Initially, the TableVectorizer parses the data type of each column and maps each column to an encoder, in order to produce numeric features for machine learning models.

Parsing is handled internally by running a Cleaner on the input data. Note that in this case numeric values are always converted to float32 (whereas the default Cleaner behavior is to keep the original datatype): this is to ensure that the numeric dtype (including that of the missing values) is consistent for the downstream methods. For most applications, float32 has a sufficient precision, and reduces the memory footprint of the resulting features.

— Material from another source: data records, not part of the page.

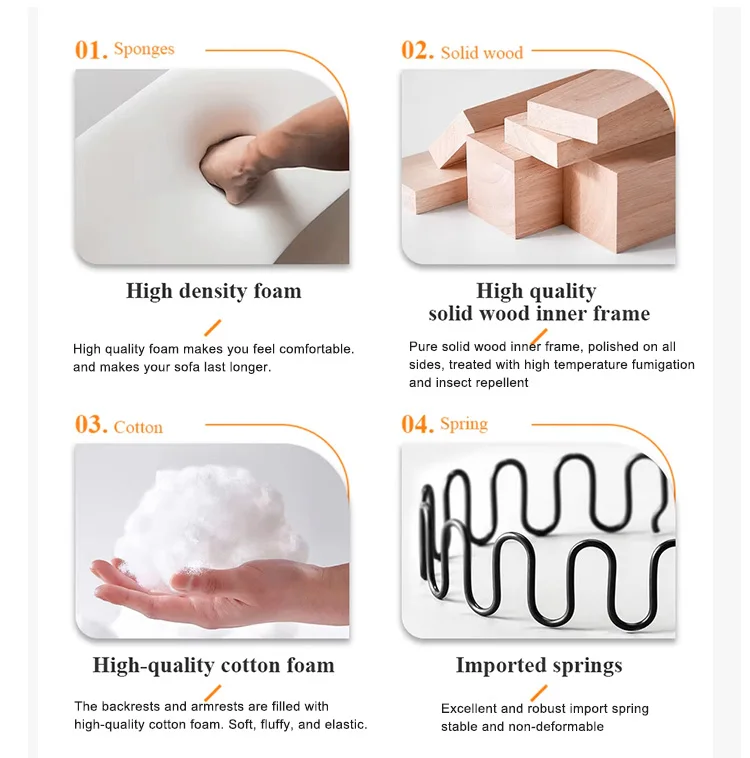 01. Sponges

High density foam

High quality foam makes you feel comfortable. and makes your sofa last longer.

02. Solid wood

High quality solid wood inner frame

Pure solid wood inner frame, polished on all sides, treated with high temperature fumigation and insect repellent

03. Cotton

High-quality cotton foam

The backrests and armrests are filled with high-quality cotton foam. Soft, fluffy, and elastic.

04. Spring

Imported springs

Excellent and robust import spring stable and non-deformable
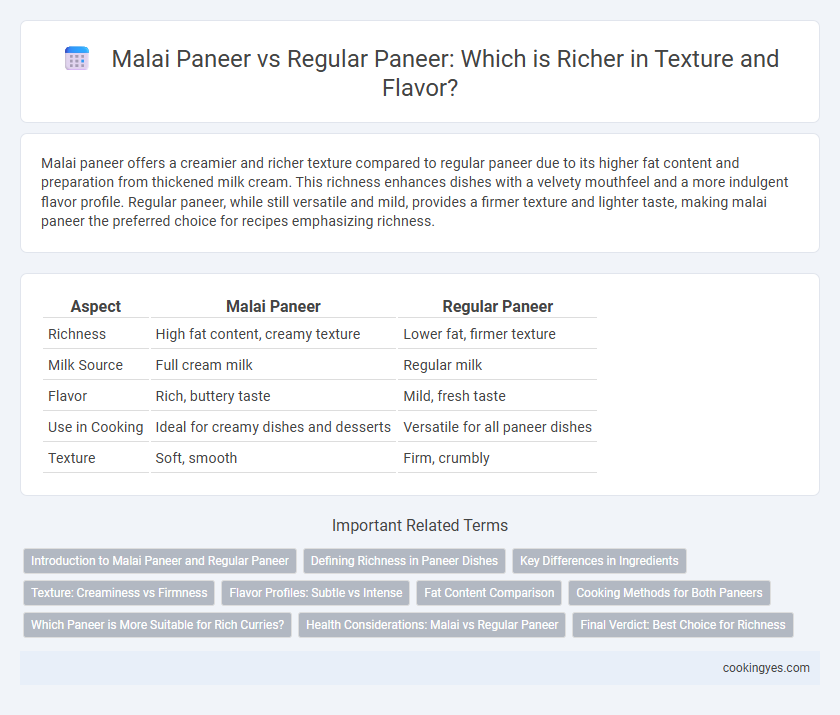 Malai Paneer vs Regular Paneer: Which is Richer in Texture and Flavor?

Malai paneer offers a creamier and richer texture compared to regular paneer due to its higher fat content and preparation from thickened milk cream. This richness enhances dishes with a velvety mouthfeel and a more indulgent flavor profile. Regular paneer, while still versatile and mild, provides a firmer texture and lighter taste, making malai paneer the preferred choice for recipes emphasizing richness.

| Aspect | Malai Paneer | Regular Paneer |
|---|---|---|
| Richness | High fat content, creamy texture | Lower fat, firmer texture |
| Milk Source | Full cream milk | Regular milk |
| Flavor | Rich, buttery taste | Mild, fresh taste |
| Use in Cooking | Ideal for creamy dishes and desserts | Versatile for all paneer dishes |
| Texture | Soft, smooth | Firm, crumbly |

Important Related Terms

Introduction to Malai Paneer and Regular Paneer
Defining Richness in Paneer Dishes
Key Differences in Ingredients
Texture: Creaminess vs Firmness
Flavor Profiles: Subtle vs Intense
Fat Content Comparison
Cooking Methods for Both Paneers
Which Paneer is More Suitable for Rich Curries?
Health Considerations: Malai vs Regular Paneer
Final Verdict: Best Choice for Richness

cookingyes.com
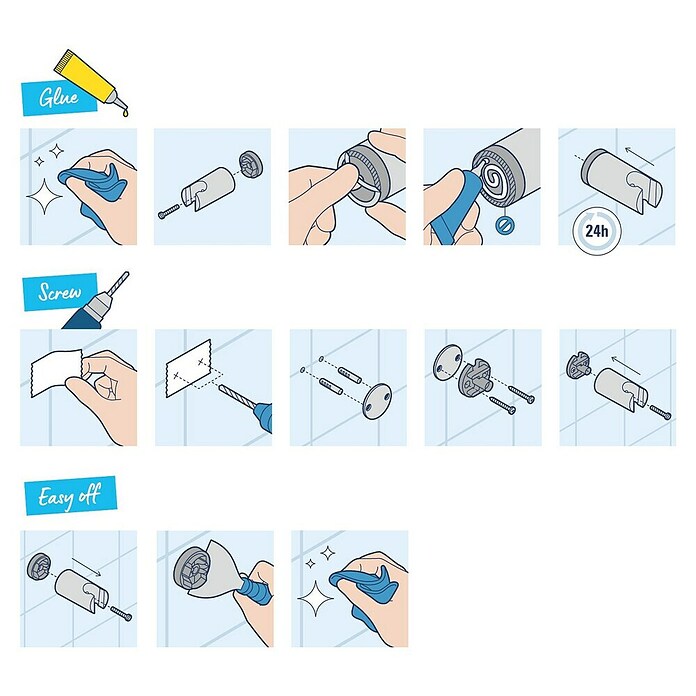 Glue

24h

Screw

Easy off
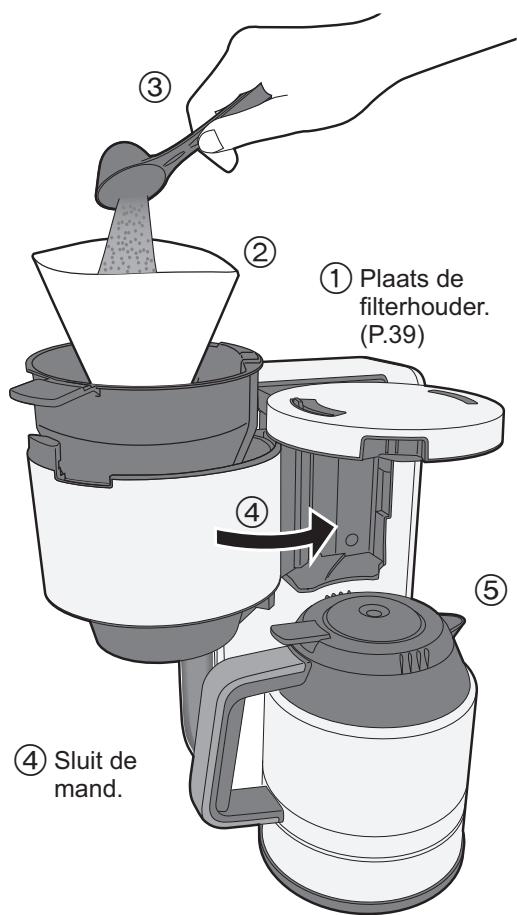 ③

②

① Plaats de filterhouder. (P.39)

④

⑤

④ Sluit de mand.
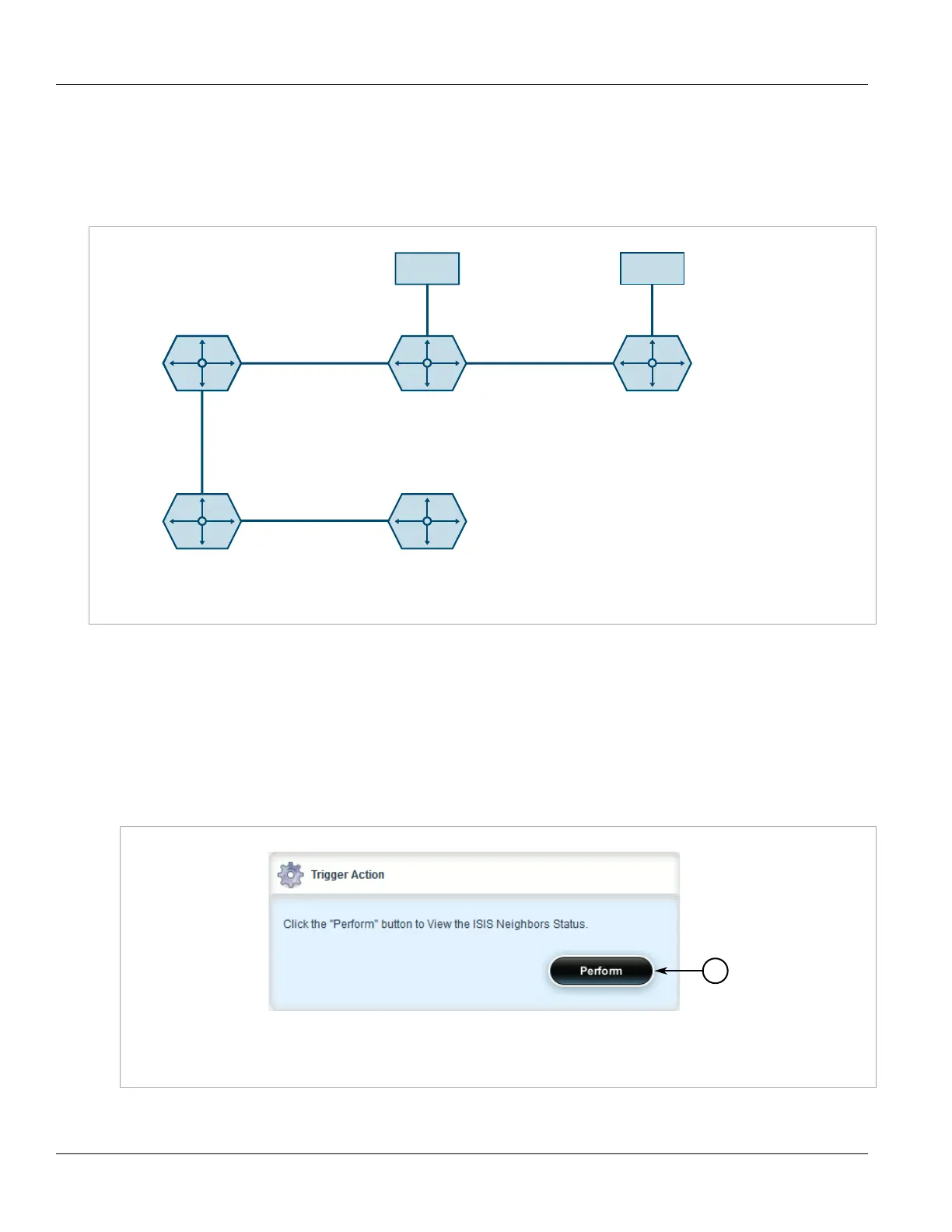 Trigger Action

Click the "Perform" button to View the ISIS Neighbors Status.

Perform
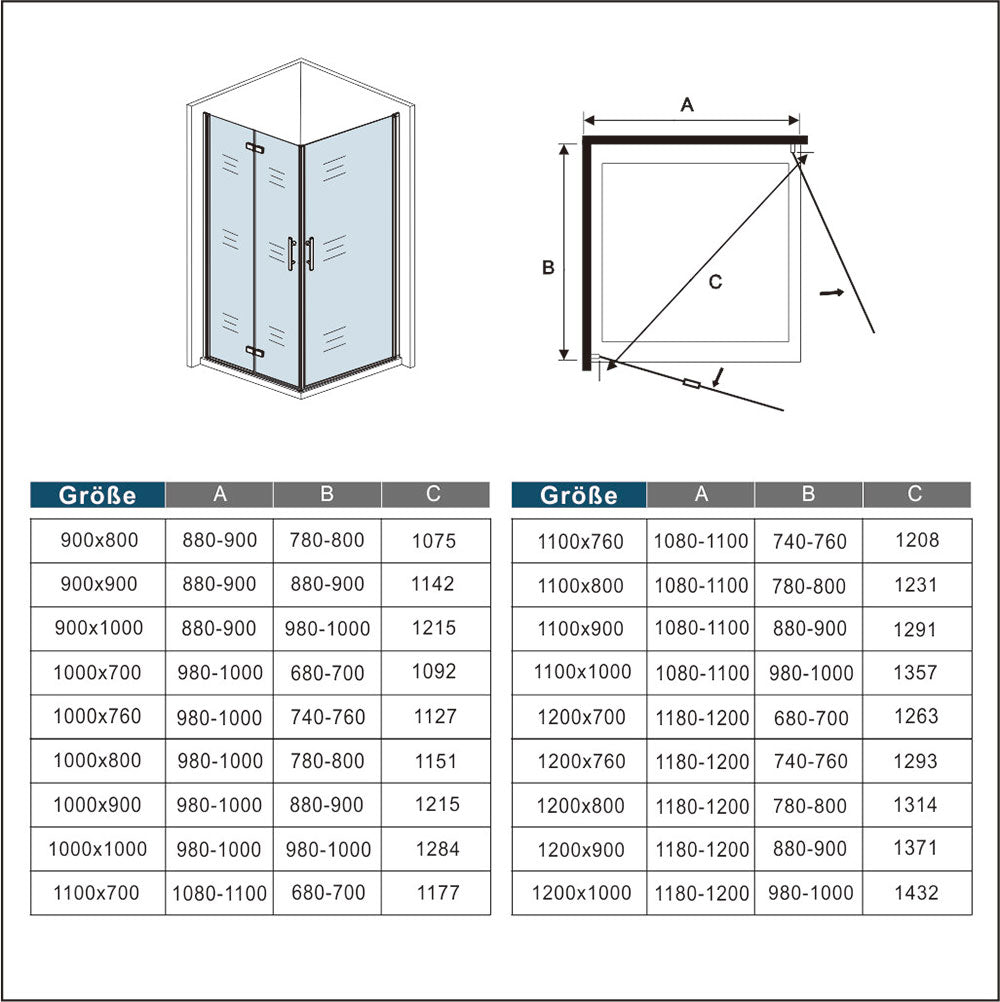 A

B

C

| Größe | A | B | C |
|---|---|---|---|
| 900x800 | 880-900 | 780-800 | 1075 |
| 900x900 | 880-900 | 880-900 | 1142 |
| 900x1000 | 880-900 | 980-1000 | 1215 |
| 1000x700 | 980-1000 | 680-700 | 1092 |
| 1000x760 | 980-1000 | 740-760 | 1127 |
| 1000x800 | 980-1000 | 780-800 | 1151 |
| 1000x900 | 980-1000 | 880-900 | 1215 |
| 1000x1000 | 980-1000 | 980-1000 | 1284 |
| 1100x700 | 1080-1100 | 680-700 | 1177 |

| Größe | A | B | C |
|---|---|---|---|
| 1100x760 | 1080-1100 | 740-760 | 1208 |
| 1100x800 | 1080-1100 | 780-800 | 1231 |
| 1100x900 | 1080-1100 | 880-900 | 1291 |
| 1100x1000 | 1080-1100 | 980-1000 | 1357 |
| 1200x700 | 1180-1200 | 680-700 | 1263 |
| 1200x760 | 1180-1200 | 740-760 | 1293 |
| 1200x800 | 1180-1200 | 780-800 | 1314 |
| 1200x900 | 1180-1200 | 880-900 | 1371 |
| 1200x1000 | 1180-1200 | 980-1000 | 1432 |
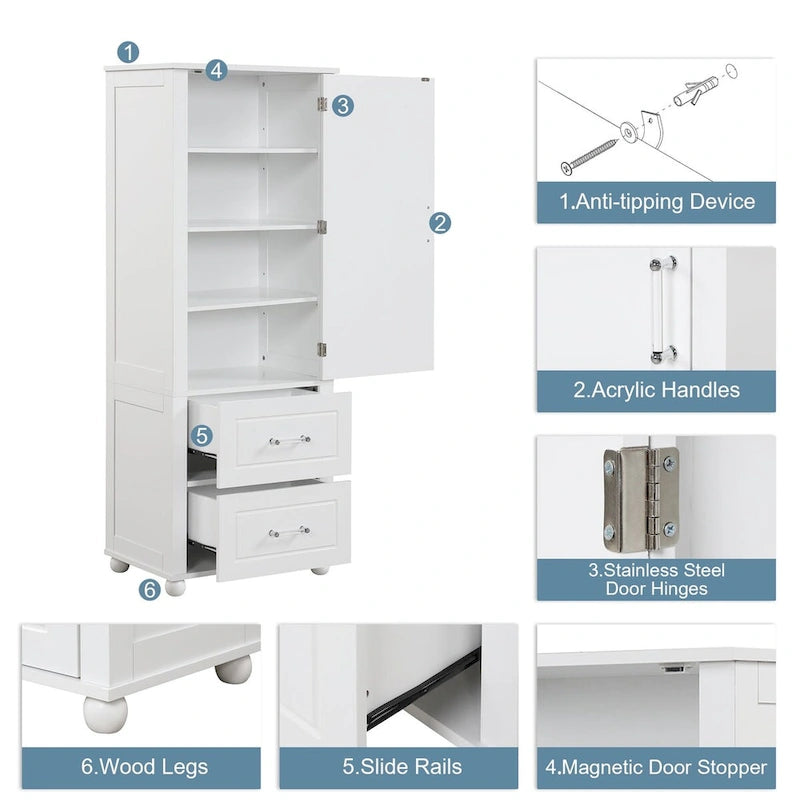 1
4
3
2
5
6

1.Anti-tipping Device

2.Acrylic Handles

3.Stainless Steel Door Hinges

6.Wood Legs

5.Slide Rails

4.Magnetic Door Stopper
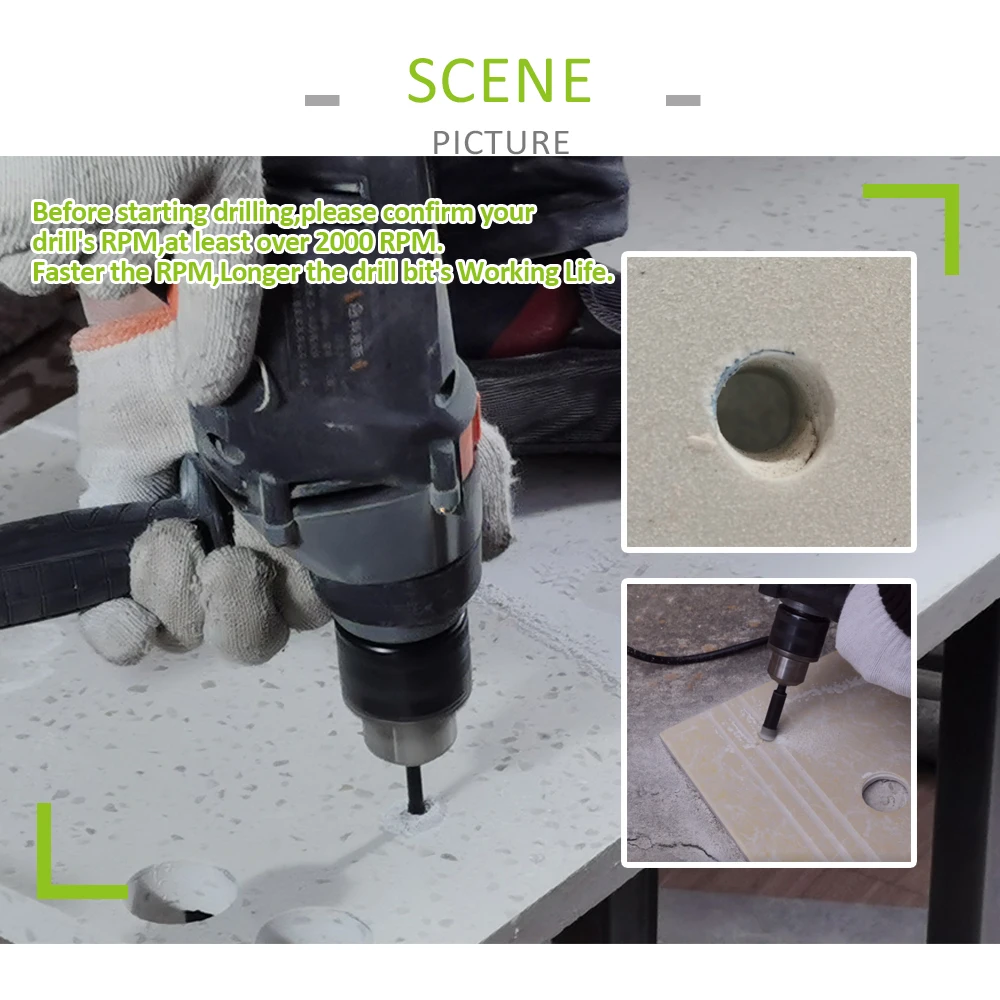 SCENE
PICTURE

Before starting drilling,please confirm your drill's RPM,at least over 2000 RPM.
Faster the RPM,Longer the drill bit's Working Life.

The same parameters used for the Cleaner can also be set when creating the TableVectorizer: this includes parameters for DropUninformative (drop_null_fraction etc.), and a datetime_format parameter for the datetime parsing step.

After detecting the datatypes, the TableVectorizer maps columns to one of four groups depending either on the datatype, and the number of unique values for categorical/string columns

The default transformers used by the TableVectorizer for each column category are the following:

  • High-cardinality categorical columns: StringEncoder

  • Low-cardinality categorical columns: scikit-learn OneHotEncoder

  • Numeric columns: “passthrough” (no transformation)

  • Datetime columns: DatetimeEncoder

High cardinality categorical columns are those with more than 40 unique values, while all other categorical columns are considered low cardinality: the threshold can be changed by setting the cardinality_threshold parameter of TableVectorizer, or by changing the configuration parameter with the same name using set_config().

To change the encoder or alter default parameters, instantiate an encoder and pass it to TableVectorizer.

>>> from skrub import TableVectorizer, DatetimeEncoder, TextEncoder, SquashingScaler
>>> datetime_enc = DatetimeEncoder(periodic_encoding="circular")
>>> text_enc = TextEncoder()
>>> num_enc = SquashingScaler()
>>> table_vec = TableVectorizer(datetime=datetime_enc, high_cardinality=text_enc, numeric=num_enc)
>>> table_vec
TableVectorizer(datetime=DatetimeEncoder(periodic_encoding='circular'),
                high_cardinality=TextEncoder(), numeric=SquashingScaler())

Besides the transformers provided by skrub, the TableVectorizer can also take user-specified transformers that are applied to given columns.

>>> from sklearn.preprocessing import OrdinalEncoder
>>> import pandas as pd
>>> encoder = OrdinalEncoder()
>>> df = pd.DataFrame({
...     "values": ["A", "B", "C"]
... })

We define the list of column-specific transformers:

>>> specific_transformers=[(encoder, ["values"])]

We can then encode the result:

>>> TableVectorizer(specific_transformers=specific_transformers).fit_transform(df)
   values
0     0.0
1     1.0
2     2.0

Note that the columns specified in specific_transformers are passed to the transformer without any modification, which means that the transformer must be able to handle the content of the column on its own.

If you need to define complex transformers to pass to a single instance of TableVectorizer, consider using the skrub Data Ops, ApplyToCols, or the skrub selectors instead, as they are more versatile and allow a higher degree of control over which operations are applied to which columns.

The TableVectorizer is used in Encoding: from a dataframe to a numerical matrix for machine learning, while the docstring of the class provides more details on the parameters and usage, as well as various examples.